Replace "photo" with "snapshot" throughout the lines below, changing nothing else. Leave the pictures out of your answer.

+ + + + + + +

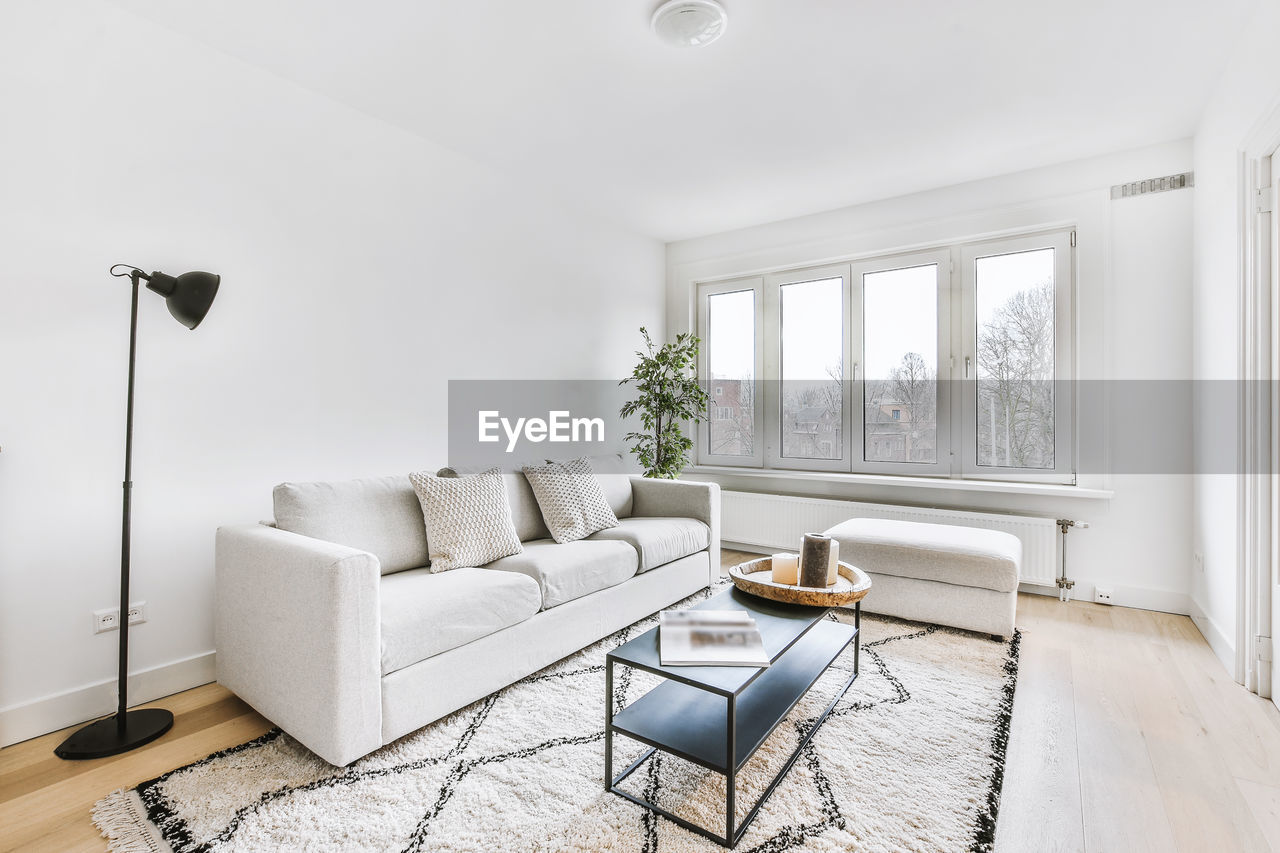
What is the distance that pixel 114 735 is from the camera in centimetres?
203

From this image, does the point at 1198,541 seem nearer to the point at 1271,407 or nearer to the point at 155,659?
the point at 1271,407

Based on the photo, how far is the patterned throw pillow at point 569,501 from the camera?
10.2 ft

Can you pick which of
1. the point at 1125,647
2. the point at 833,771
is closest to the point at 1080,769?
the point at 833,771

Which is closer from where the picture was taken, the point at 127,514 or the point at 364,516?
the point at 127,514

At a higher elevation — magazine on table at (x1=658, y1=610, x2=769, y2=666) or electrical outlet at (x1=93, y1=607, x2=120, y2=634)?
magazine on table at (x1=658, y1=610, x2=769, y2=666)

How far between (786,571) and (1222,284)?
2415 millimetres

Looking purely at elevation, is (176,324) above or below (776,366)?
below

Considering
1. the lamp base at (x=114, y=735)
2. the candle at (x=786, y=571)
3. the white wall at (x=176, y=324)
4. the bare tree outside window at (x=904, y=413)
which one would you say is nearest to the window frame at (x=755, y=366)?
the bare tree outside window at (x=904, y=413)

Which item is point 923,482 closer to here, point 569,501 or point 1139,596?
point 1139,596

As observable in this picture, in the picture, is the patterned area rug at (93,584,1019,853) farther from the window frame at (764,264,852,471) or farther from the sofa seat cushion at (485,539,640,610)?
the window frame at (764,264,852,471)

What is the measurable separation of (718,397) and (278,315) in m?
3.34

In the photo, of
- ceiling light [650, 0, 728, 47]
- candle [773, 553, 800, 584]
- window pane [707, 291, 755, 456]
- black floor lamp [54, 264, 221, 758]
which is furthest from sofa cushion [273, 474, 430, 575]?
window pane [707, 291, 755, 456]

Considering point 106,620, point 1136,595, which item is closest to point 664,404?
point 1136,595

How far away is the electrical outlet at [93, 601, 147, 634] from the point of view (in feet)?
7.25
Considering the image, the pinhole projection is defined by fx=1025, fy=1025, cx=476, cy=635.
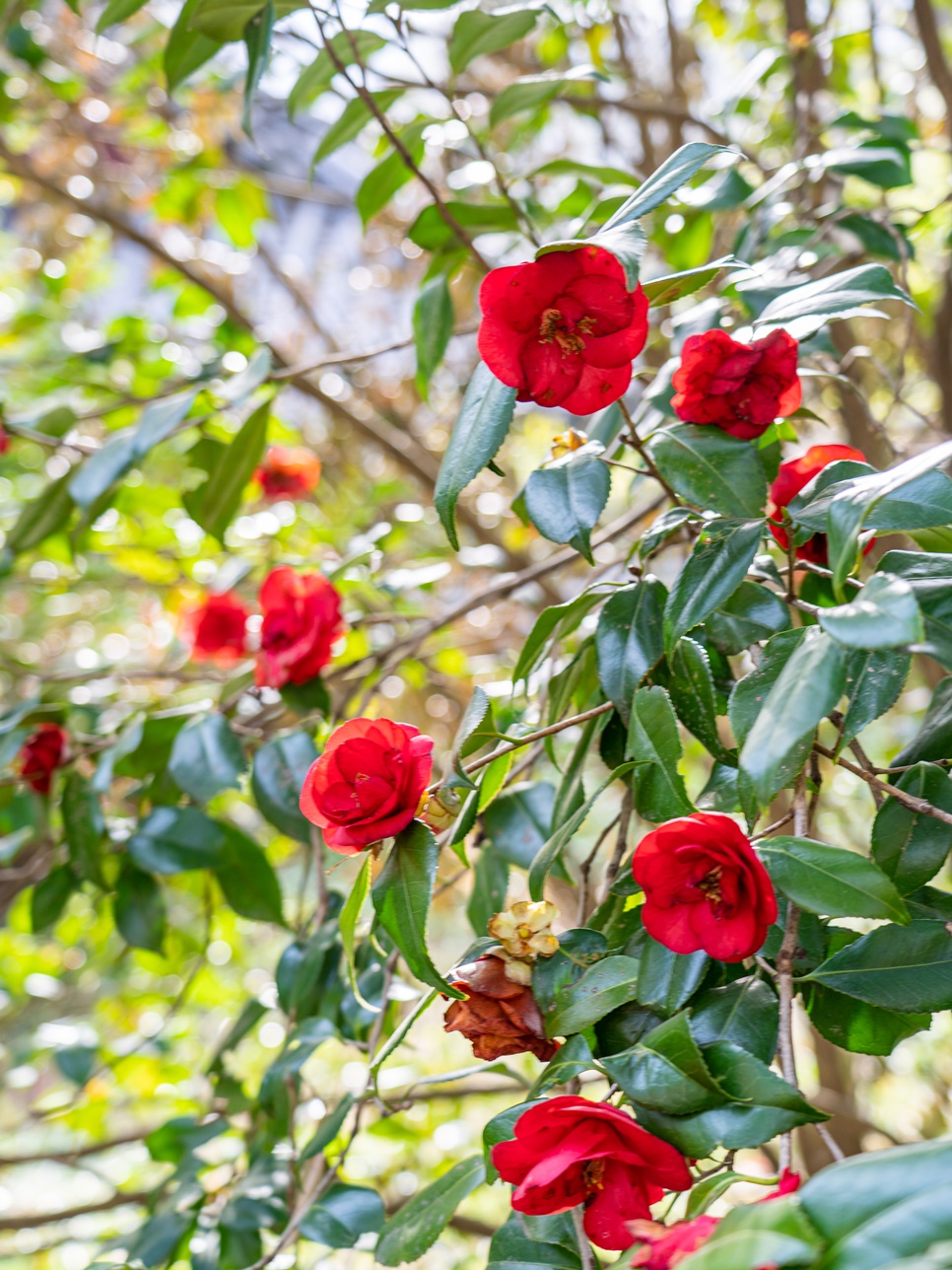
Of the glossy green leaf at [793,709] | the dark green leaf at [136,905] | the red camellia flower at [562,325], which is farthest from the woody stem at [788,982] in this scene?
the dark green leaf at [136,905]

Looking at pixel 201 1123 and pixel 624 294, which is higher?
pixel 624 294

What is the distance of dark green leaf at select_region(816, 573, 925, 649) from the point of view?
311mm

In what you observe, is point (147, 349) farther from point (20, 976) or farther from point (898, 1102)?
point (898, 1102)

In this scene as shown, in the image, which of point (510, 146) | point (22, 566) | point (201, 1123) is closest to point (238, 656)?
point (201, 1123)

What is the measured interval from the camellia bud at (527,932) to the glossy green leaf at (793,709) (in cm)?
16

+ + + + + + +

◆ **CORRECT OUTPUT**:
What is the distance that pixel 114 735 is from the camera in centimetres?
203

From this image, does the point at 1198,541 seem nearer to the point at 1271,407 or nearer to the point at 155,659?
the point at 1271,407

Based on the snapshot, how far is the patterned throw pillow at point 569,501 from the camera?
10.2 ft

Can you pick which of
1. the point at 1125,647
2. the point at 833,771
is closest to the point at 1080,769?
the point at 833,771

Which is closer from where the picture was taken, the point at 127,514 or the point at 364,516?
the point at 127,514

At a higher elevation — magazine on table at (x1=658, y1=610, x2=769, y2=666) or electrical outlet at (x1=93, y1=607, x2=120, y2=634)?
magazine on table at (x1=658, y1=610, x2=769, y2=666)

How far between (786,571) and (1222,284)?
2415 millimetres

Looking purely at elevation, is (176,324) above or below (776,366)?
below

Considering
1. the lamp base at (x=114, y=735)
2. the candle at (x=786, y=571)
3. the white wall at (x=176, y=324)
4. the bare tree outside window at (x=904, y=413)
which one would you say is nearest to the window frame at (x=755, y=366)?
the bare tree outside window at (x=904, y=413)

Which item is point 923,482 closer to here, point 569,501 or point 1139,596?
point 1139,596

As observable in this picture, in the picture, is the patterned area rug at (93,584,1019,853) farther from the window frame at (764,264,852,471) or farther from the sofa seat cushion at (485,539,640,610)?
the window frame at (764,264,852,471)

What is the measurable separation of (718,397) and (278,315) in m?
3.34

In the snapshot, of
- ceiling light [650, 0, 728, 47]
- candle [773, 553, 800, 584]
- window pane [707, 291, 755, 456]
- black floor lamp [54, 264, 221, 758]
which is furthest from sofa cushion [273, 474, 430, 575]?
window pane [707, 291, 755, 456]

Considering point 106,620, point 1136,595, which item is closest to point 664,404?
point 1136,595

How far away is the electrical outlet at [93, 601, 147, 634] from the point of view (in feet)?
7.25
Considering the image, the pinhole projection is defined by fx=1025, fy=1025, cx=476, cy=635.
Of the glossy green leaf at [793,709] | the dark green leaf at [136,905] | the red camellia flower at [562,325], which is farthest from the woody stem at [788,982] in this scene?
the dark green leaf at [136,905]

Looking at pixel 201 1123 and pixel 624 294, which is higher?
pixel 624 294

What is the distance of dark green leaf at select_region(816, 573, 925, 649) from the point of view?
311mm

In what you observe, is point (147, 349) farther from point (20, 976) or farther from point (898, 1102)?
point (898, 1102)

In this scene as shown, in the image, which of point (510, 146) | point (22, 566) | point (201, 1123) is closest to point (238, 656)?
point (201, 1123)

What is the measured interval from the camellia bud at (527,932) to the glossy green leaf at (793,709) (in cm)?
16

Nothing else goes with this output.